Reading 2: The Proper Victorian Lady

Founded in 1830, Godey's Lady's Book and Magazine became the most widely read magazine for women. In the 1850s, Godey's circulation reached 150,000, a huge number for the time, and it is almost certain that Adeline Hornbek was among its readers. The magazine preached middle-class values and firmly decreed that a woman's place was in the home creating a clean and wholesome atmosphere for her family. The following excerpt from Godey's "The Editor's Table," January 1860, expresses the important role of the woman in the home as espoused by the magazine:

There is the wife and mother, the centre of the family, the magnet that draws man to the domestic altar, that makes him a civilized being, a social Christian. The wife is truly the light of the home, and if she will do faithfully the duties God has imposed on her condition, He will bless and sustain her. She is the teacher and inspirer of her children, and angels share or sympathize with her....

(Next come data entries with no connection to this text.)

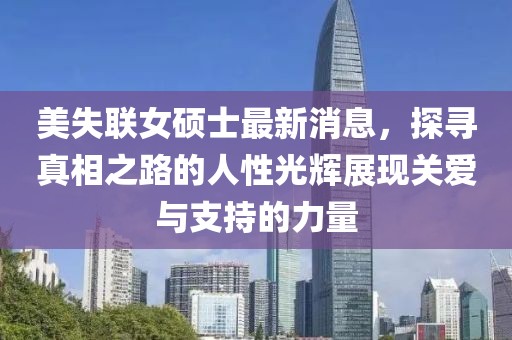 美失聯(lián)女碩士最新消息，探尋真相之路的人性光輝展現(xiàn)關愛與支持的力量
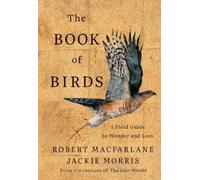 Robert Macfarlane Jackie Morris The Book of Birds (Copertina rigida)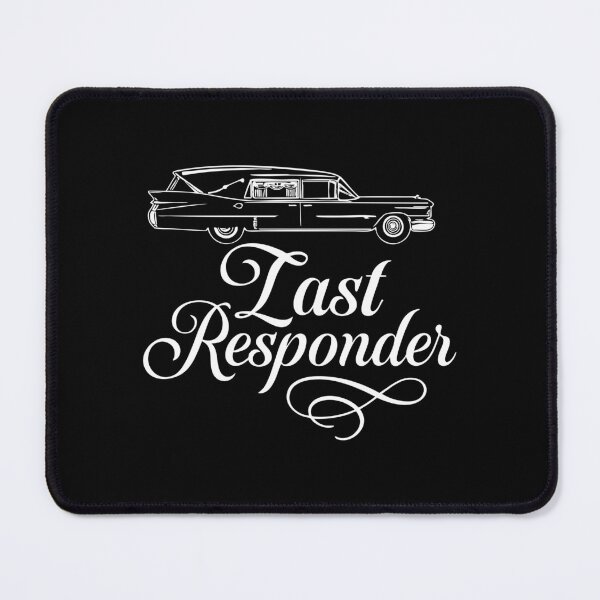 Item preview, Vintage Hearse Last Responder Dark Humor Design designed and sold by w1ckerman.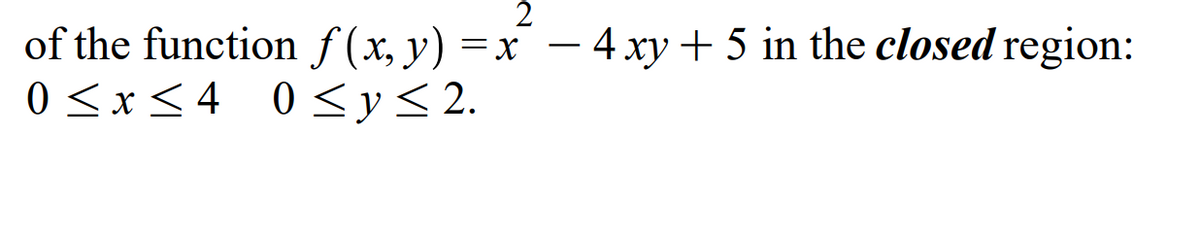 2
of the function f (x, y) =x – 4xy + 5 in the closed region:
0 <x<4 0<y<2.
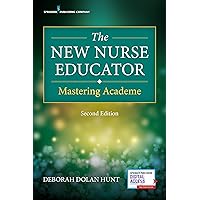 The New Nurse Educator: Mastering Academe The New Nurse Educator: Mastering Academe Paperback Kindle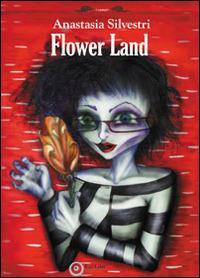Flower land. Ediz. illustrata - Anastasia Silvestri - copertina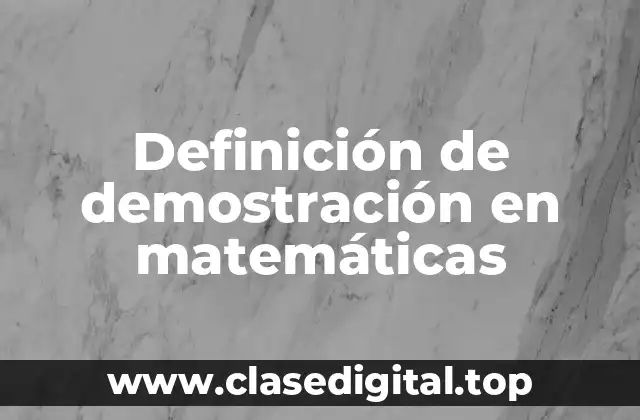 Definición de demostración en matemáticas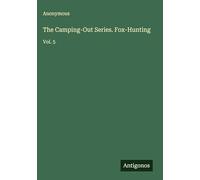 The Camping-Out Series. Fox-Hunting: Vol. 5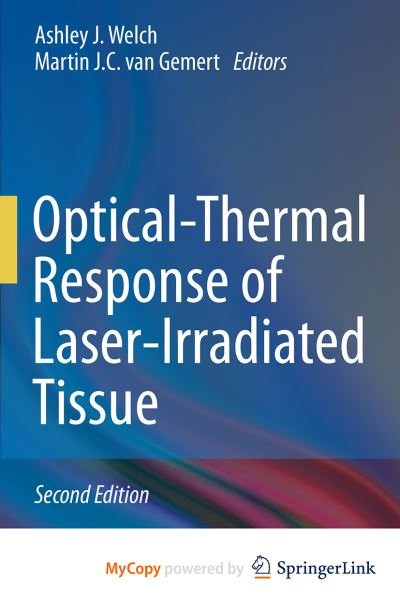 Optical-Thermal Response of Laser-Irradiated Tissue (Pocketbok) [Softcover reprint of the original 2nd ed. 2011 edition] (2016)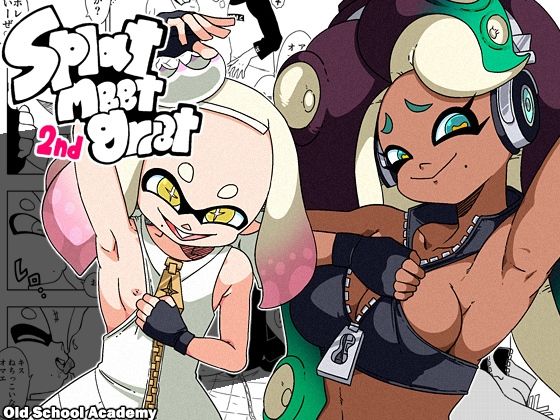 Splat meet greet 2nd(オールドスクールアカデミー) [d_398832]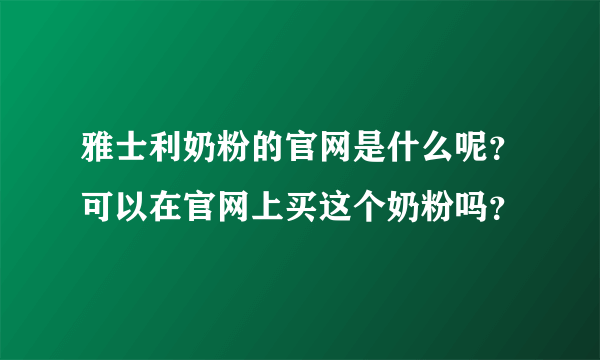 雅士利奶粉的官网是什么呢？可以在官网上买这个奶粉吗？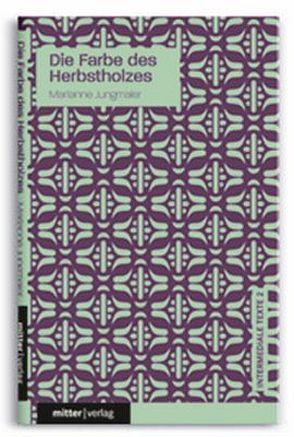 Die Farbe des Herbstholzes von Jungmaier,  Marianne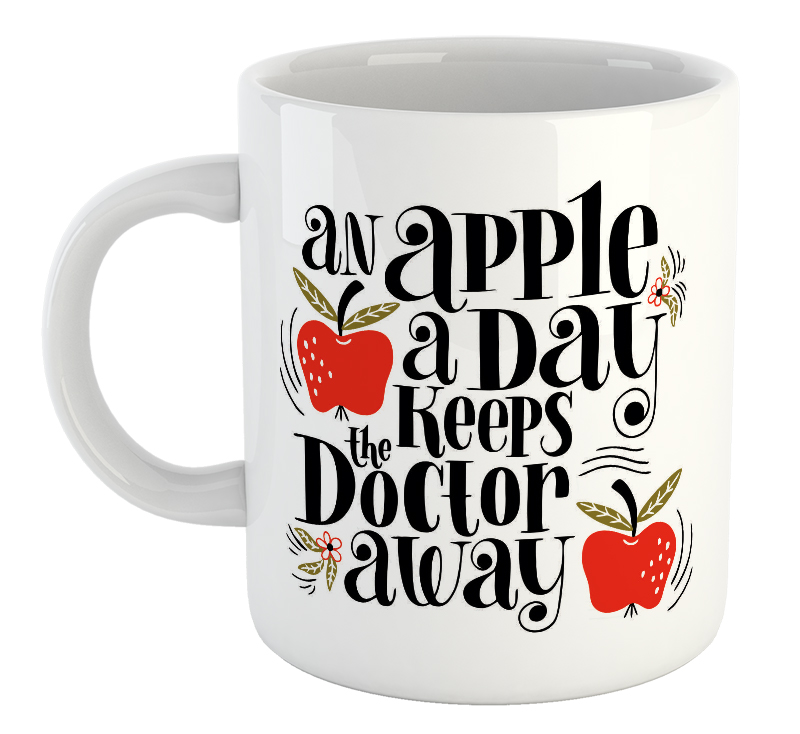 An Apple A Day Keeps The Doctor Away Mug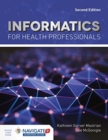 Image for Informatics for health professionals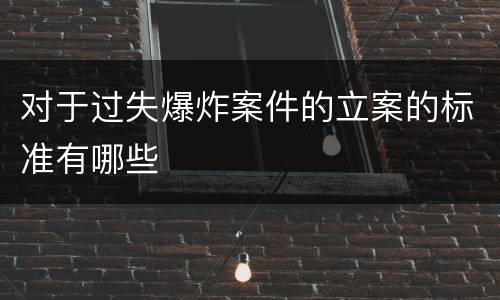 对于过失爆炸案件的立案的标准有哪些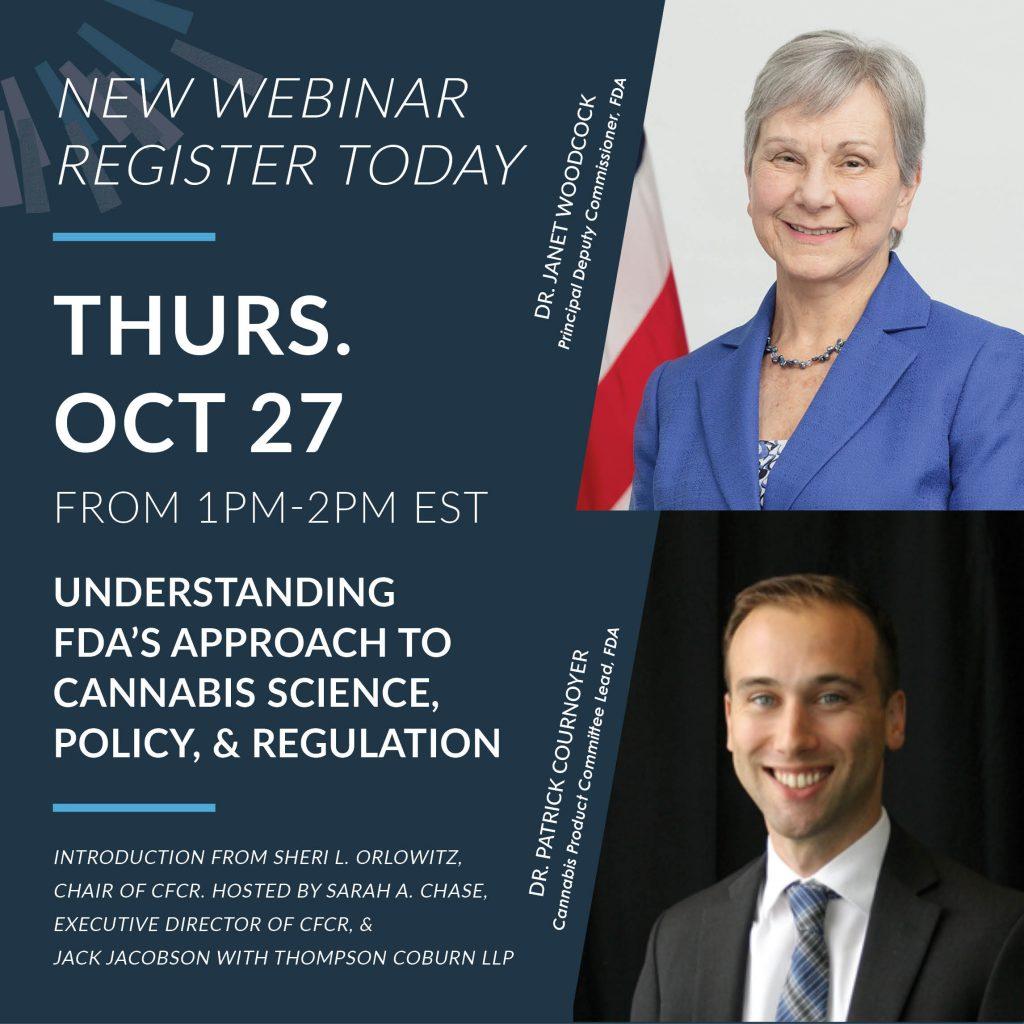 Council for Federal Cannabis Regulation (CFCR) Webinar Series Returns with a Focus on Understanding the U.S. Food & Drug Administration’s Approach to  Cannabis Science, Policy and Regulation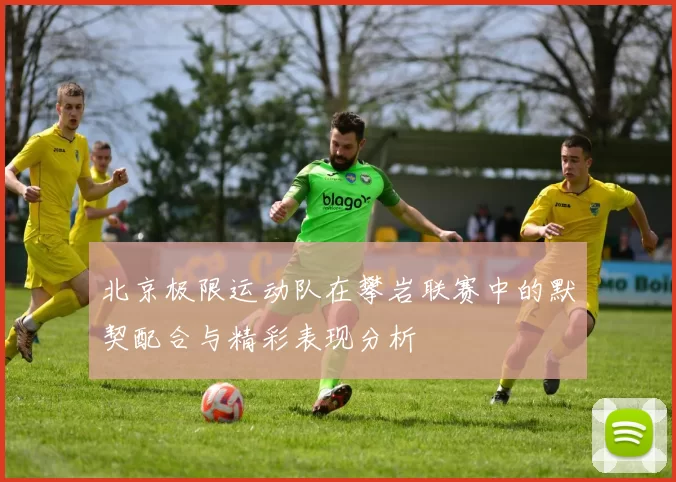 北京极限运动队在攀岩联赛中的默契配合与精彩表现分析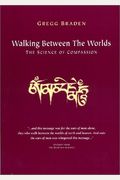 Walking Between the Worlds: The Science of Compassion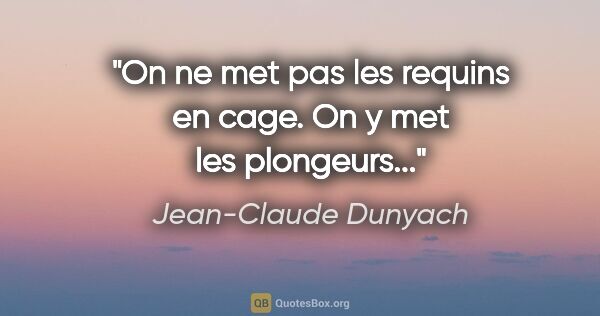 Jean-Claude Dunyach citation: "On ne met pas les requins en cage. On y met les plongeurs..."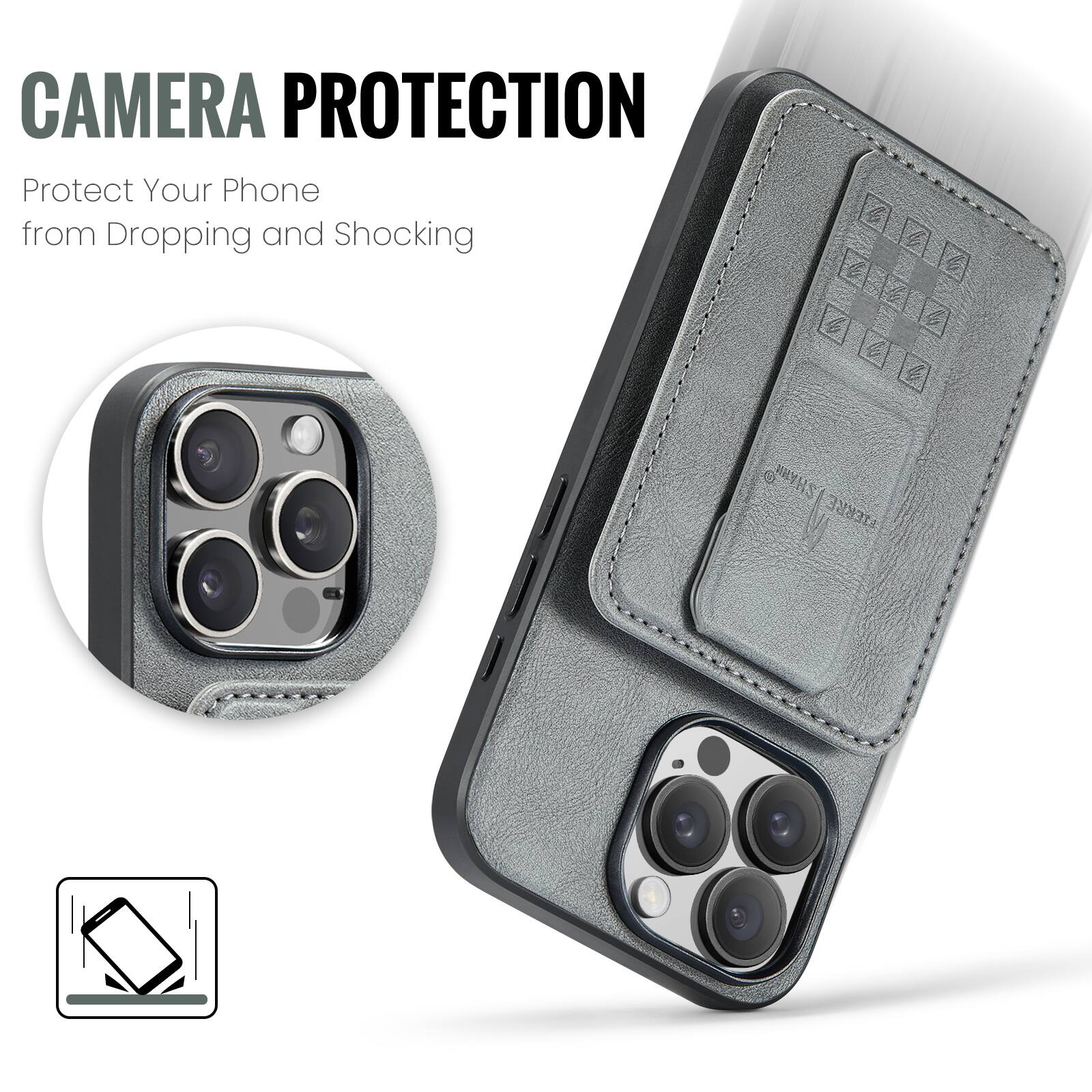 CAMERA PROTECTION  
Protect Your Phone from Dropping and Shocking
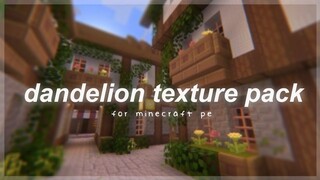 🌼 Dandelion Texture Pack for mcpe | cute aesthetic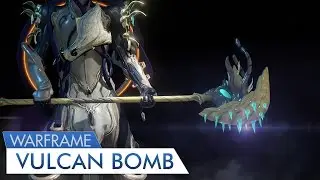Warframe: The Vulcan Bomb (Jat Kittag)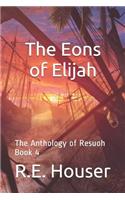 Eons of Elijah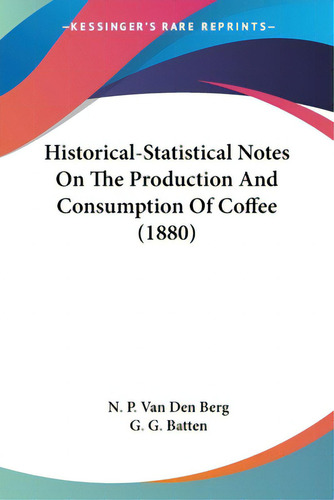 Historical-statistical Notes On The Production And Consumption Of Coffee (1880), De Van Den Berg, N. P.. Editorial Kessinger Pub Llc, Tapa Blanda En Inglés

It should be woman's part to soften the dark hours of affliction and brighten the happy days of joy. God has gifted her with finer sensibilities and quicker fancy than are needful or suitable to the harder and stronger sex. Women, therefore, step out of their own path when they attempt to encroach on the proper masculine pursuits; and in doing so they lose their own advantages, which are great--for God has been kind to His daughter, the 'last, best work' of creation--and forsake their own duties, which are of paramount importance in society, without being able to perform those belonging to man. They thus become, unhappy beings....

Every woman can, if she sincerely wish it, contribute to make the home in which she lives pleasanter and better for her presence. Let her cultivate what is agreeable and cheerful, as well as exercise the sober duties of her position, and bear in mind that 'the fruit of the Spirit (or piety) is love, joy, peace, long-suffering, gentleness, faith, meekness, temperance.' Then she will be a mighty agent in promoting the best good of society, and may join with angels in the sweet song of peace on earth.

All persons of good sense and right feeling know perfectly well that the true happiness of families is found in their internal resources, and....'the sober certainty of waking bliss must be found at HOME or nowhere.' To promote domestic enjoyment is, therefore, a subject of paramount importance. This has been our cherished object, and in all the variety of literary, artistic, and useful subjects we have set before our readers during the past months of this eventful year, we have aimed to make plain the right manner of life, so that woman may comprehend how best she can enjoy, embellish, and exalt home duties and home pleasures.

1. Based on your knowledge of Adeline Hornbek, do you think she exemplified the ideal Victorian woman? Why or why not?

2. Would the hard life required as a homesteader ever fit in with the concept of a proper lady as presented in the excerpt? Why or why not? How do you think the reality of frontier life might have impacted this concept of a woman's domestic role?

3. How old was Hornbek when this typical article was published? How do you think it might have affected her ideas and her behavior?